20 Kasım 2008 Perşembe

itler ve sebep oldukları

bugün arka sokakta yaşayan sokak köpeğimle veterinere gidip hayriye'ye kum aldık.. ona da oyun kemiği tabii ki.. ben sohbet ederken, it kardeşim oyuncağını bir yerlere saklayıp beni almak için geri döndü.. mutlu mesut eve dönüyorduk ki, yıllar önce olan bir olay tekrar vuku buldu..

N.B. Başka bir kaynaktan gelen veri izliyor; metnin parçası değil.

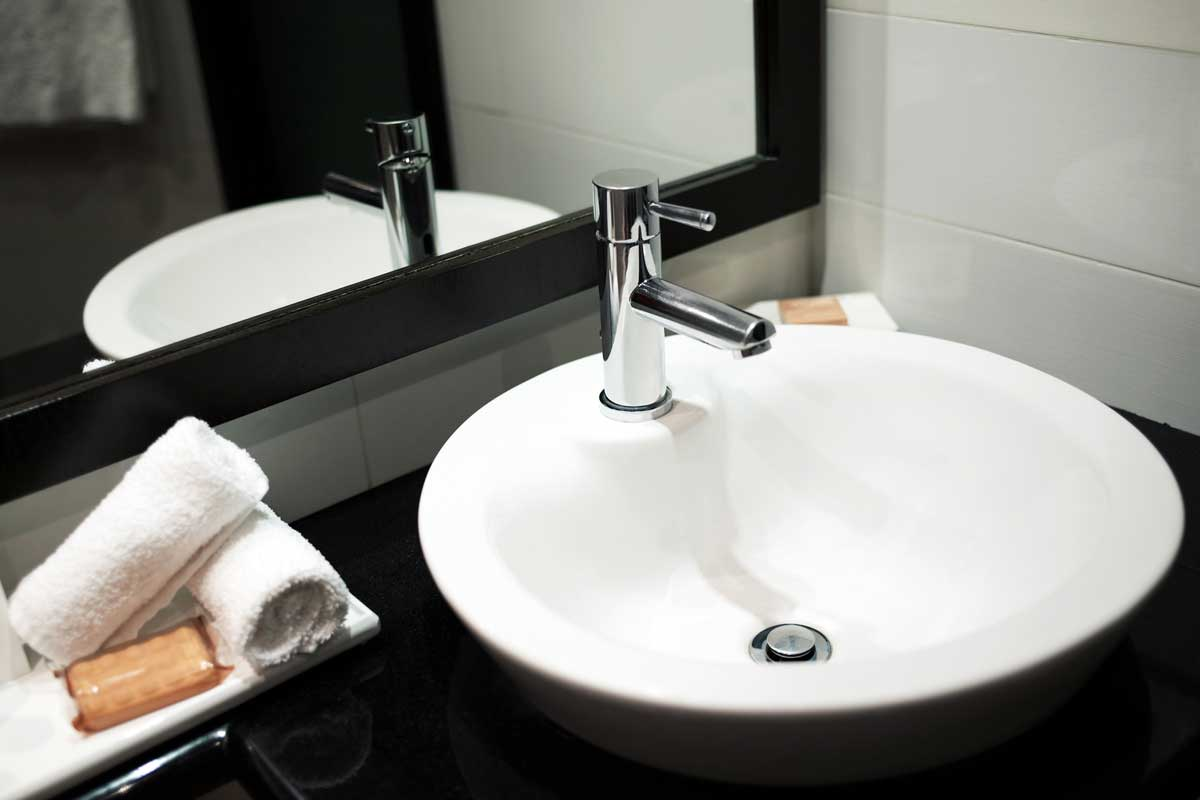 Modern bathroom sink with mirror reflection - with towels top view, How Far Should A Faucet Extend Into The Bathroom Sink?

karşıdan gelen mini mini ortaokul veletleri -hayvansever küçük insanlar- "köpek sizin mi teyze?" diyerek beni altı yıl geriye ve yediyüz kilometre kuzeybatıya (ya da öyle bir yere işte) götürdüler.. üniversiteden yeni mezun olmuş bir çıtırken veletlerin kucağındaki bull terrier yavrusuna elmyra dalışı yapmıştım.. "sizin de köpeğiniz var mı teyze?" dediklerinde çok komik gelmişti.. o zamanlar kesinlikle teyze değildim.. ama bugün çok ilginç geldi 'teyzelik'..


beraber çalıştığımız onlarca anneden biri, geçenlerde beni kızıyla "demo teyze" olarak tanıştırdığında, "ablayım ben yahu" refleksim çalışmıştı.. aynı hafta içinde, o arkadaşım ve diğerleriyle yemek yerken en deli olanının kızıyla -beş yaşındaki yayla isimli küçük insanla- sohbet ediyorduk yine.. durdu.. şöyle bir baktı diğer arkadaşlarıma, "ya senin annen yok mu?" dedi.. "e vaar" diye salak salak baktım velede.. "o niye gelmedi peki?" dediği anda yayla'yı öpmek, yayla lezzet testi yapmak istedim..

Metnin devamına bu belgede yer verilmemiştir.